■ **Available data**
------------------------

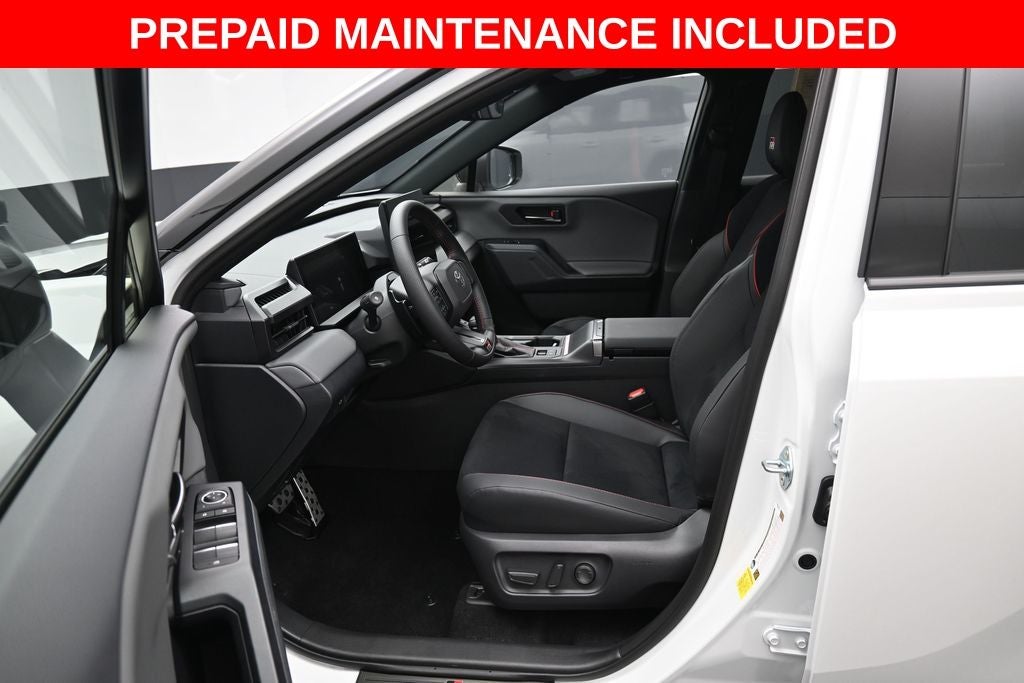 2026 Toyota RAV4 Plug-In Hybrid GR Sport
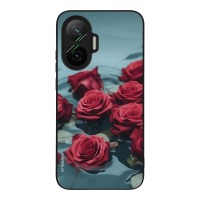 Θήκη Sonique Sunset in Eden Series για Xiaomi Poco F7 5G Midnight Rose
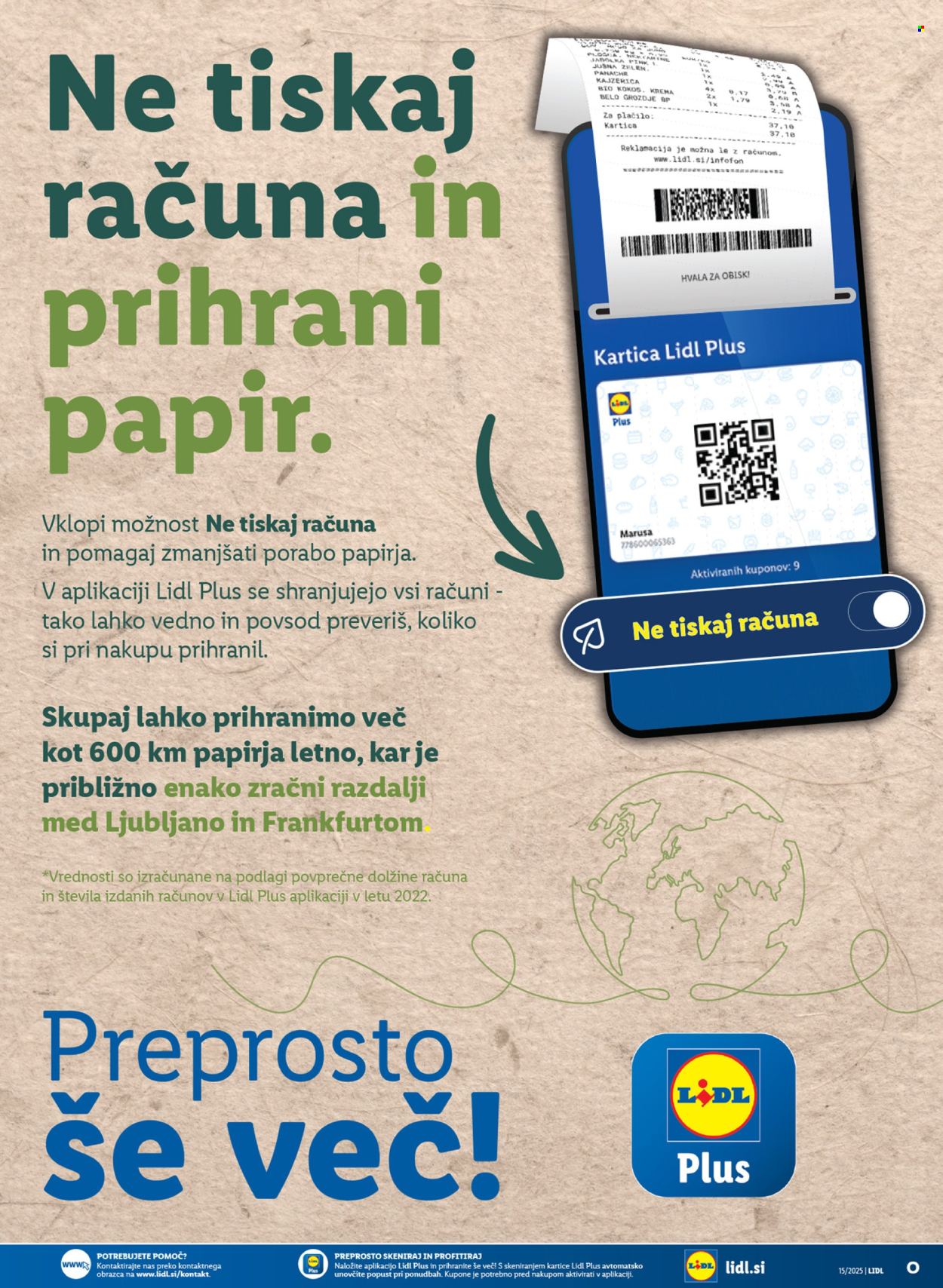 Lidl katalog - 10.4.2025 - 16.4.2025. Stran 45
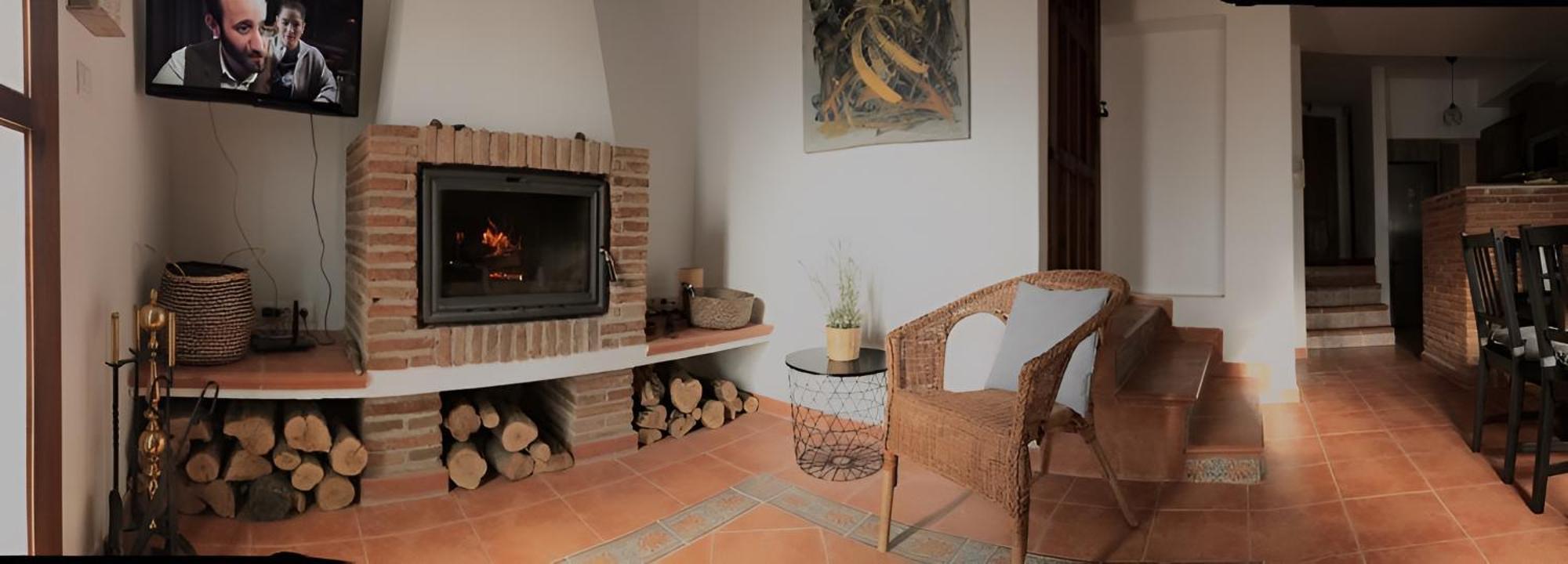 Casa Valle Verde Lentegi Exteriér fotografie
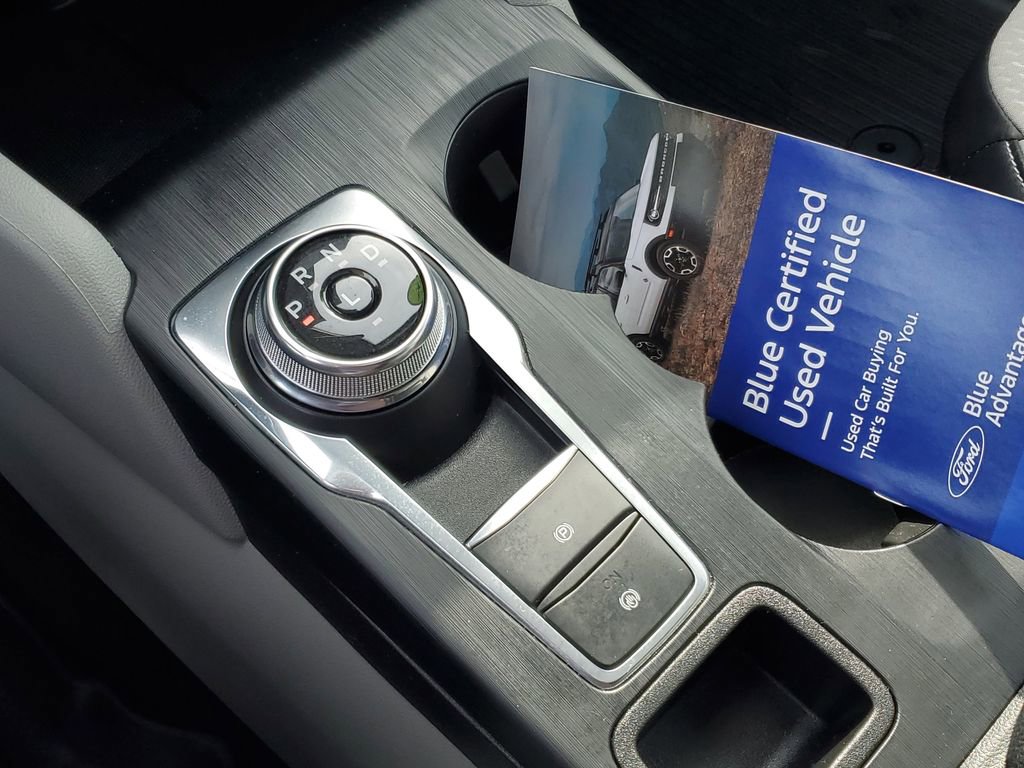 Certified 2024 Ford Escape SE w/ Class II Trailer Tow Package image 24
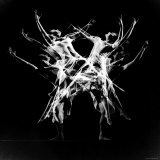 Stroboscopic Image of Dancer Ethel Butler of the Martha Graham Dance Group Performing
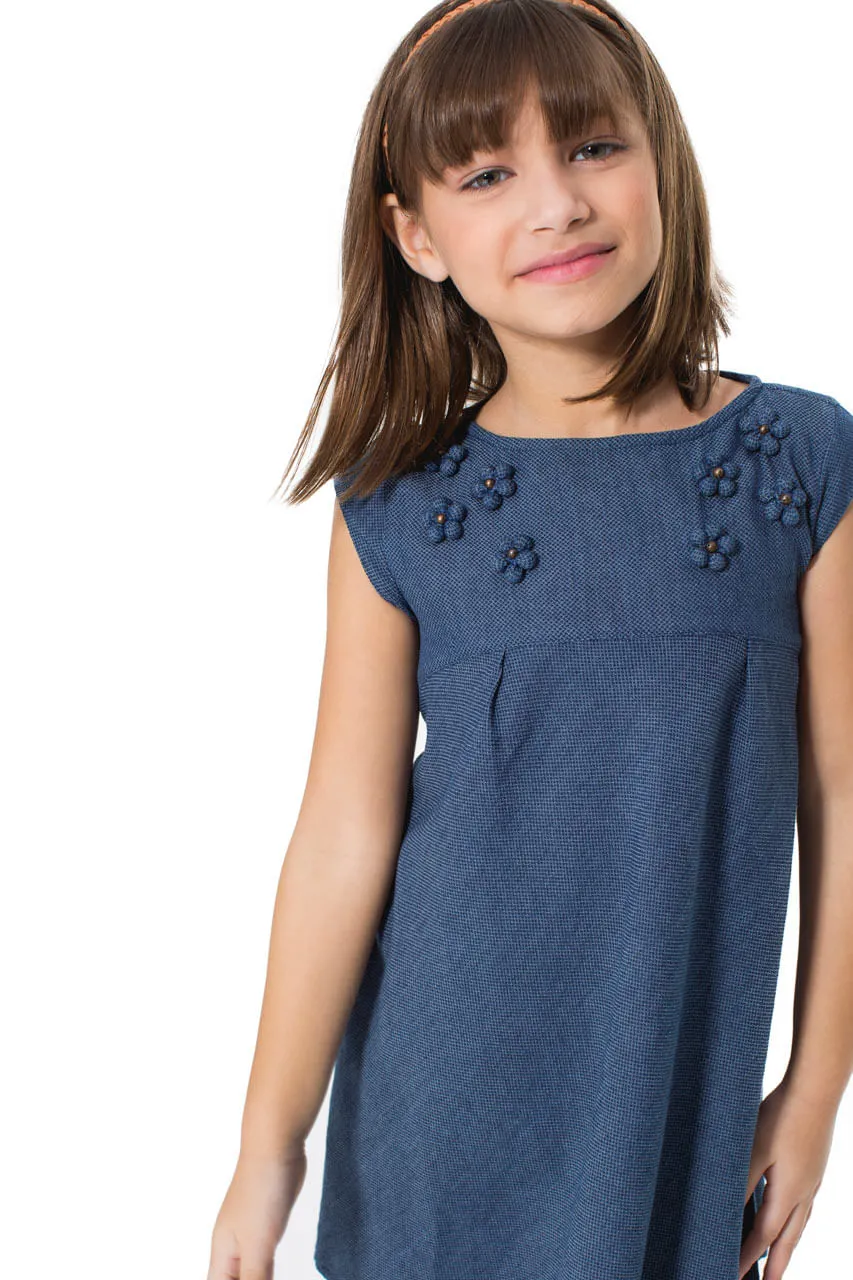 Vestido Reserva Mini Jacquard | Mini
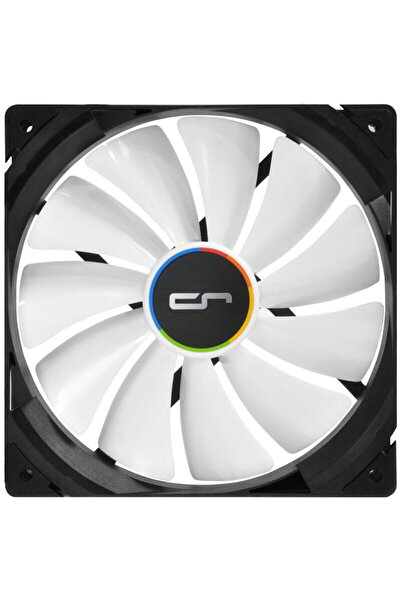 Cryorig QF140 Silent PWM (200-1000rpm) Fan - 140mm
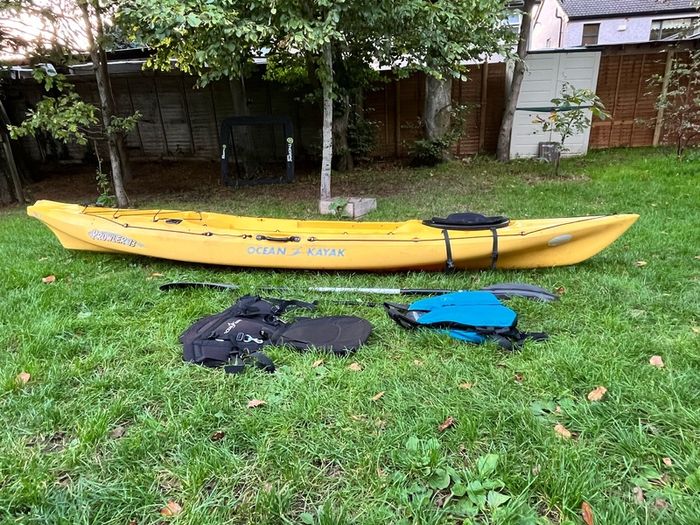 Ocean kayak - Prowler 13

------------------------

■ **Problem to solve**
Pictures are not part of the copy. Extract exactly the lines from the line containing "Stroboscopic Image of" through the final line of the entries above, both included.

■ **Solution**
 Stroboscopic Image of Dancer Ethel Butler of the Martha Graham Dance Group Performing
 Vestido Reserva Mini Jacquard | Mini
 Cryorig QF140 Silent PWM (200-1000rpm) Fan - 140mm
 Ocean kayak - Prowler 13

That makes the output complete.